(ORDO NEWS) — Scientists have announced the first-ever discovery of a black hole wandering in space, located about 5,000 light-years from Earth. The discovered object is 7 times the mass of our Sun, and it, according to astronomers, drifts freely in outer space.
“It’s very exciting,” says paper co-author Marina Reykuba of the European Southern Observatory in Germany. “We can indeed prove that rogue black holes exist.”
This discovery may be just the beginning. Scientists believe that future research will uncover dozens or even hundreds more dark, lonely travelers.
“This is the tip of the iceberg,” says Karim El-Badri of the Harvard-Smithsonian Center for Astrophysics, who was not involved in the work.
This discovery showed that rogue black holes may well be common in our galaxy. Determining their true number, mass, and other properties could strengthen our still incomplete theories of stellar evolution or reveal important new gaps in our understanding.
The mass of the discovered black hole is further evidence that astrophysicists’ models of formation are correct. Single black holes can “rise from the ashes” of especially large stellar progenitors.
However, it is possible that these black holes could also form in binary systems before turning into nomads in the void. In this case, it is impossible to say with certainty what happened to this hole.
What is certain, however, is that the discovery of more isolated black holes will allow researchers to explore and refine these models in more detail.
“We have never been able to study black holes that exist on their own,” Ozel says. “So, this new way of finding them and determining their mass is certainly exciting. Do they form differently? Is their mass distribution different?

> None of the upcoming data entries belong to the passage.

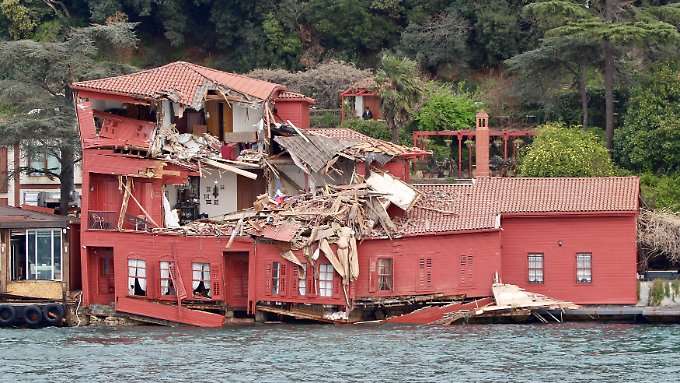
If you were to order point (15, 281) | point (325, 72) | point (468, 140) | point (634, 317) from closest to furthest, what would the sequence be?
point (634, 317)
point (15, 281)
point (468, 140)
point (325, 72)

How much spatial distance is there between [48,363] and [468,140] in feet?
Result: 91.7

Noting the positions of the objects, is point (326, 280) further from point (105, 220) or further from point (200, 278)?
point (105, 220)

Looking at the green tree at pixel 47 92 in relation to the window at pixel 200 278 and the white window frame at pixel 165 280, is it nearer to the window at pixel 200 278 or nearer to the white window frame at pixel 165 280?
the white window frame at pixel 165 280

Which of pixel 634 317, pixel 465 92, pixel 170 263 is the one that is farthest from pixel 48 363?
pixel 465 92

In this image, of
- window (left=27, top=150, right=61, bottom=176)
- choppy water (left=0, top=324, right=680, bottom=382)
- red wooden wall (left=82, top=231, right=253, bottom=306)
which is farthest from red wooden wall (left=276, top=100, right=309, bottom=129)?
window (left=27, top=150, right=61, bottom=176)

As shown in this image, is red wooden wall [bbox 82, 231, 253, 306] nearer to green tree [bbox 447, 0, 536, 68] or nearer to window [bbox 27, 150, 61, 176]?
window [bbox 27, 150, 61, 176]

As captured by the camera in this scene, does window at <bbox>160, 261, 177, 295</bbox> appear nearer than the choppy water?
No

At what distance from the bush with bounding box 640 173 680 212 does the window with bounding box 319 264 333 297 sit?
1292cm

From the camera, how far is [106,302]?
7494 centimetres

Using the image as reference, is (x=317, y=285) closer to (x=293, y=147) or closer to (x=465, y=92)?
(x=293, y=147)

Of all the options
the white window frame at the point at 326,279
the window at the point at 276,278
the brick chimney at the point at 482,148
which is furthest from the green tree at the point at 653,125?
the window at the point at 276,278

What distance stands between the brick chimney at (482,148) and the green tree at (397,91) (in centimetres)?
493

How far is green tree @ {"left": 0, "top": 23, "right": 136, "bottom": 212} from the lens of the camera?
→ 81.1m

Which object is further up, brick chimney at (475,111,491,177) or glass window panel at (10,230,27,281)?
brick chimney at (475,111,491,177)
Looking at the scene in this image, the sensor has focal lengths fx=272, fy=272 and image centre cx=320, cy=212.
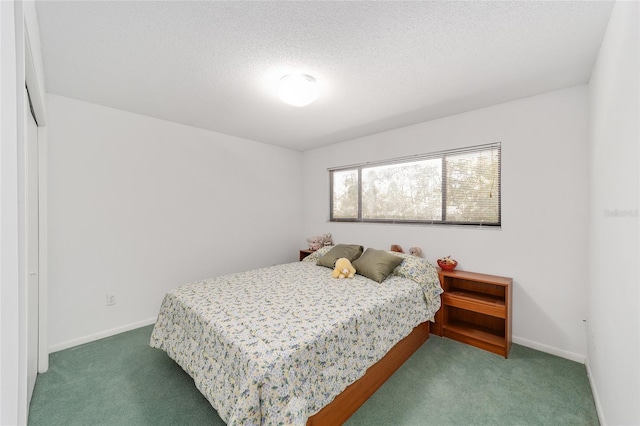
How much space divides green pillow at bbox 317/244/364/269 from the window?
0.71 m

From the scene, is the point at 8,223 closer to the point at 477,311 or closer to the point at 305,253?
the point at 477,311

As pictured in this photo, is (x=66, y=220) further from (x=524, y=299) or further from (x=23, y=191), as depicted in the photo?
(x=524, y=299)

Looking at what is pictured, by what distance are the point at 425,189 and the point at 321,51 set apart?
218cm

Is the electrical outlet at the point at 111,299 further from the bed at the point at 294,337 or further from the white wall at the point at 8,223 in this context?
the white wall at the point at 8,223

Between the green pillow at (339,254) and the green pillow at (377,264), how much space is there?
0.24 metres

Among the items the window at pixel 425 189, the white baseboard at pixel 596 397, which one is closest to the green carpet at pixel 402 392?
the white baseboard at pixel 596 397

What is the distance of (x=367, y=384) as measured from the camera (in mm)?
1946

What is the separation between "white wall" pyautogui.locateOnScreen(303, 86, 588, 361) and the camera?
240 centimetres

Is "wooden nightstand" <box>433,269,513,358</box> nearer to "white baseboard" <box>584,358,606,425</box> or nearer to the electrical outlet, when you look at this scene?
"white baseboard" <box>584,358,606,425</box>

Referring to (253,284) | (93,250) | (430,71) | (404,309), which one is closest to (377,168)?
(430,71)

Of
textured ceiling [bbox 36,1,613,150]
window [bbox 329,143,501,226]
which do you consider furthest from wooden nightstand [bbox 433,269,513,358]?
textured ceiling [bbox 36,1,613,150]

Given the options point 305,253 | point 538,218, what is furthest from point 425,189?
point 305,253

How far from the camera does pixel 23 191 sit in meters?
0.89

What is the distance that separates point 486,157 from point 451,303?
1594 mm
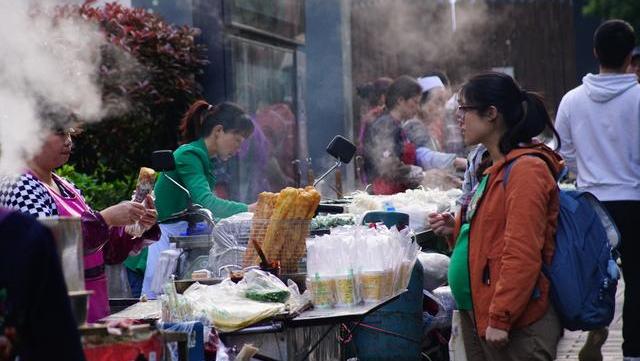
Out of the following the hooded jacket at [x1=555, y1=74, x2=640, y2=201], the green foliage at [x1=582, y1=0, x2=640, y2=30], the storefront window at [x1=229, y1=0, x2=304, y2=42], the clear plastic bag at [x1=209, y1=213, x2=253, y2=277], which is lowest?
the clear plastic bag at [x1=209, y1=213, x2=253, y2=277]

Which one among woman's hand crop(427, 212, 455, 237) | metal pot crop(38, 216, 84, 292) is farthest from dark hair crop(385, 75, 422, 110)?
metal pot crop(38, 216, 84, 292)

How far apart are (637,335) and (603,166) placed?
120 centimetres

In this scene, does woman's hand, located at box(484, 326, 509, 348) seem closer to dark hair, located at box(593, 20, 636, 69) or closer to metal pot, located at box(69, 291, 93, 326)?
metal pot, located at box(69, 291, 93, 326)

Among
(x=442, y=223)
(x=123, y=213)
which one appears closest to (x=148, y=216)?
(x=123, y=213)

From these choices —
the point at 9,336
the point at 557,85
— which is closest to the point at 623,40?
the point at 9,336

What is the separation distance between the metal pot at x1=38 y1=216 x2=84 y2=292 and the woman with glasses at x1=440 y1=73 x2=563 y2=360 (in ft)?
7.29

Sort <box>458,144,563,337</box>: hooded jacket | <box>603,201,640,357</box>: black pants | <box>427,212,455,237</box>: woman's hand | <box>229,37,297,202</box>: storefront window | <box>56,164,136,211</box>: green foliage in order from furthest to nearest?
<box>229,37,297,202</box>: storefront window
<box>56,164,136,211</box>: green foliage
<box>603,201,640,357</box>: black pants
<box>427,212,455,237</box>: woman's hand
<box>458,144,563,337</box>: hooded jacket

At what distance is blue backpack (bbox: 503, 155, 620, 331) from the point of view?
16.9 feet

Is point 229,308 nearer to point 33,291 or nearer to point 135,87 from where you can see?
point 33,291

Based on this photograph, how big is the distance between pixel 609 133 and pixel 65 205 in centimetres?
430

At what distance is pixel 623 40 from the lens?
8.20 m

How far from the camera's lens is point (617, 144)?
815cm

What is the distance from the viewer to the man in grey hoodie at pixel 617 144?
26.6 feet

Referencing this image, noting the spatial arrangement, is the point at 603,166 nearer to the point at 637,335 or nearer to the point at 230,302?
the point at 637,335
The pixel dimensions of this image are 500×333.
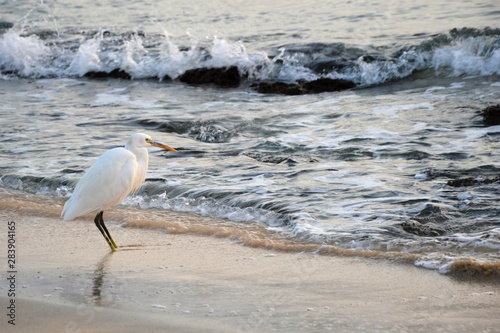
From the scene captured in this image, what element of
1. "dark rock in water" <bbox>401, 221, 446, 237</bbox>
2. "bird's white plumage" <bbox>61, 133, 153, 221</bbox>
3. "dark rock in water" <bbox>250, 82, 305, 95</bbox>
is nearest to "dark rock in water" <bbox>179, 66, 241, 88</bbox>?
"dark rock in water" <bbox>250, 82, 305, 95</bbox>

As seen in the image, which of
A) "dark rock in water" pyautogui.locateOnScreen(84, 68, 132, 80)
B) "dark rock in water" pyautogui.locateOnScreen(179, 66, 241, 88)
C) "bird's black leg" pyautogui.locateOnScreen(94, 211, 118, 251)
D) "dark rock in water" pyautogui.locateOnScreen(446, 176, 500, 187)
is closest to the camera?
"bird's black leg" pyautogui.locateOnScreen(94, 211, 118, 251)

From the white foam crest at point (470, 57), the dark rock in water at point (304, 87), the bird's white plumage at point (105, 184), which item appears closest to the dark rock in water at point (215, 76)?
the dark rock in water at point (304, 87)

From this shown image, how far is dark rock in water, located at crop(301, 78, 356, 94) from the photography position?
1027cm

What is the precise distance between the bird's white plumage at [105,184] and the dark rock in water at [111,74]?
7.35 metres

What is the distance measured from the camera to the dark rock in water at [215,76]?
11.2 metres

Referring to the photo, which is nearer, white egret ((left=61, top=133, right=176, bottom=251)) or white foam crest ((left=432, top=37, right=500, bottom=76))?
white egret ((left=61, top=133, right=176, bottom=251))

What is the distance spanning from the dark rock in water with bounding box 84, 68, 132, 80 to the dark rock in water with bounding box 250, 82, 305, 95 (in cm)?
Answer: 238

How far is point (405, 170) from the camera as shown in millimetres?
6043

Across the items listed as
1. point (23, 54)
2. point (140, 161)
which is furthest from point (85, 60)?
point (140, 161)

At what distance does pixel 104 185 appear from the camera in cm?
475

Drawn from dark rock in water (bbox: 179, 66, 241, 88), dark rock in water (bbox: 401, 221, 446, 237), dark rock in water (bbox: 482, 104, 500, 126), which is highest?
dark rock in water (bbox: 401, 221, 446, 237)

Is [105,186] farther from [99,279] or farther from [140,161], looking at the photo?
[99,279]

Answers to such questions may appear very soon. The European Space Agency‘s Gaia telescope is currently mapping the position of billions of stars in our Milky Way.
In 2025, the project scientists will publish lensing data from their observations, which is expected to provide evidence that many more drifting black holes orbit our galaxy.
“The Gaia data will be of similar or even better quality than Hubble,” says Lukasz Wyrzykowski, co-author of this latest paper on the discovery, from the University of Warsaw.
He estimates that upcoming lensing data could reveal dozens of such rogue black holes.
“We have been waiting for this discovery for many, many years,” Vyrzhikovsky says.
“It shows that this method works. Gravitational microlensing is the way to find these isolated black holes.”